* **TASK INSTRUCTIONS**:
Reproduce all entries precisely, down to the last character.

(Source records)
++++

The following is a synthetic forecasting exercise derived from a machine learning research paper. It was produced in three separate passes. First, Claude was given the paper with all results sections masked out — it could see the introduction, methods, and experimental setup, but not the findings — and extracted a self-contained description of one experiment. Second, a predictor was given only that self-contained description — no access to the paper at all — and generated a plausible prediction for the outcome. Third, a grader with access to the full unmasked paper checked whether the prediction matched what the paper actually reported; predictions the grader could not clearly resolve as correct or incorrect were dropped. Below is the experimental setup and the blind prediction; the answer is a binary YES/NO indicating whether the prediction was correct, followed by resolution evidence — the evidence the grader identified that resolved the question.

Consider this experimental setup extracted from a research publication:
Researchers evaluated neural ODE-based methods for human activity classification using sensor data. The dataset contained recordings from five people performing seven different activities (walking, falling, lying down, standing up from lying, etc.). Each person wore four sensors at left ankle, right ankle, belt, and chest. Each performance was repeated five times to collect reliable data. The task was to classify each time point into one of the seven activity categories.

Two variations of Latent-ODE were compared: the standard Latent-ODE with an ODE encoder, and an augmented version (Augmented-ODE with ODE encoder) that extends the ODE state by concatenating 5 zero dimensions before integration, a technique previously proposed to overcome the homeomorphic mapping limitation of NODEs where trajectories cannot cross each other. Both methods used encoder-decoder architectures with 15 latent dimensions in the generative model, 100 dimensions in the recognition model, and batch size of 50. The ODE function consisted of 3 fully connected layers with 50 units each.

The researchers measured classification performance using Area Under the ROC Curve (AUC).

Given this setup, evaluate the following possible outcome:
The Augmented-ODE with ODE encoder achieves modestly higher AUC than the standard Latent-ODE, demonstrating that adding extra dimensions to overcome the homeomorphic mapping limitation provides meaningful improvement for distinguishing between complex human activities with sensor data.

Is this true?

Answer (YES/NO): NO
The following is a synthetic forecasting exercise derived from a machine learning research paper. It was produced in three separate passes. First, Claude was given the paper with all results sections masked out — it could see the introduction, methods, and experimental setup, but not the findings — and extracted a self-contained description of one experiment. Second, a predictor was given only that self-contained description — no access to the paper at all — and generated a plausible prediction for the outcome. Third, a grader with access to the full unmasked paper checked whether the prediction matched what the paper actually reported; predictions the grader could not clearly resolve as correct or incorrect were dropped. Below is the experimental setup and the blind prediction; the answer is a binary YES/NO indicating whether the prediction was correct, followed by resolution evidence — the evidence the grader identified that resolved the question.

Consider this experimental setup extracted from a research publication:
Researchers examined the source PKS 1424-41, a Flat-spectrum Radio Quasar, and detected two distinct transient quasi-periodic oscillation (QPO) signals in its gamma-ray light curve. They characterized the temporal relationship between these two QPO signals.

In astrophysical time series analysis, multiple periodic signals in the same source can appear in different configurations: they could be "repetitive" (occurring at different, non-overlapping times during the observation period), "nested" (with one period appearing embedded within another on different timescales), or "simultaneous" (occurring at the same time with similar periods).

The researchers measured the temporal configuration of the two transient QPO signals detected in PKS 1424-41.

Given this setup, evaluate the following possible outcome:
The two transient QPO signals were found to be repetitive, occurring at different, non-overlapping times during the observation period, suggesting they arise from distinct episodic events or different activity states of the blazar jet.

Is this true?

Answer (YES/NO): NO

++++

* **OUTPUT FOR THIS EXERCISE**:
The following is a synthetic forecasting exercise derived from a machine learning research paper. It was produced in three separate passes. First, Claude was given the paper with all results sections masked out — it could see the introduction, methods, and experimental setup, but not the findings — and extracted a self-contained description of one experiment. Second, a predictor was given only that self-contained description — no access to the paper at all — and generated a plausible prediction for the outcome. Third, a grader with access to the full unmasked paper checked whether the prediction matched what the paper actually reported; predictions the grader could not clearly resolve as correct or incorrect were dropped. Below is the experimental setup and the blind prediction; the answer is a binary YES/NO indicating whether the prediction was correct, followed by resolution evidence — the evidence the grader identified that resolved the question.

Consider this experimental setup extracted from a research publication:
Researchers evaluated neural ODE-based methods for human activity classification using sensor data. The dataset contained recordings from five people performing seven different activities (walking, falling, lying down, standing up from lying, etc.). Each person wore four sensors at left ankle, right ankle, belt, and chest. Each performance was repeated five times to collect reliable data. The task was to classify each time point into one of the seven activity categories.

Two variations of Latent-ODE were compared: the standard Latent-ODE with an ODE encoder, and an augmented version (Augmented-ODE with ODE encoder) that extends the ODE state by concatenating 5 zero dimensions before integration, a technique previously proposed to overcome the homeomorphic mapping limitation of NODEs where trajectories cannot cross each other. Both methods used encoder-decoder architectures with 15 latent dimensions in the generative model, 100 dimensions in the recognition model, and batch size of 50. The ODE function consisted of 3 fully connected layers with 50 units each.

The researchers measured classification performance using Area Under the ROC Curve (AUC).

Given this setup, evaluate the following possible outcome:
The Augmented-ODE with ODE encoder achieves modestly higher AUC than the standard Latent-ODE, demonstrating that adding extra dimensions to overcome the homeomorphic mapping limitation provides meaningful improvement for distinguishing between complex human activities with sensor data.

Is this true?

Answer (YES/NO): NO
The following is a synthetic forecasting exercise derived from a machine learning research paper. It was produced in three separate passes. First, Claude was given the paper with all results sections masked out — it could see the introduction, methods, and experimental setup, but not the findings — and extracted a self-contained description of one experiment. Second, a predictor was given only that self-contained description — no access to the paper at all — and generated a plausible prediction for the outcome. Third, a grader with access to the full unmasked paper checked whether the prediction matched what the paper actually reported; predictions the grader could not clearly resolve as correct or incorrect were dropped. Below is the experimental setup and the blind prediction; the answer is a binary YES/NO indicating whether the prediction was correct, followed by resolution evidence — the evidence the grader identified that resolved the question.

Consider this experimental setup extracted from a research publication:
Researchers examined the source PKS 1424-41, a Flat-spectrum Radio Quasar, and detected two distinct transient quasi-periodic oscillation (QPO) signals in its gamma-ray light curve. They characterized the temporal relationship between these two QPO signals.

In astrophysical time series analysis, multiple periodic signals in the same source can appear in different configurations: they could be "repetitive" (occurring at different, non-overlapping times during the observation period), "nested" (with one period appearing embedded within another on different timescales), or "simultaneous" (occurring at the same time with similar periods).

The researchers measured the temporal configuration of the two transient QPO signals detected in PKS 1424-41.

Given this setup, evaluate the following possible outcome:
The two transient QPO signals were found to be repetitive, occurring at different, non-overlapping times during the observation period, suggesting they arise from distinct episodic events or different activity states of the blazar jet.

Is this true?

Answer (YES/NO): NO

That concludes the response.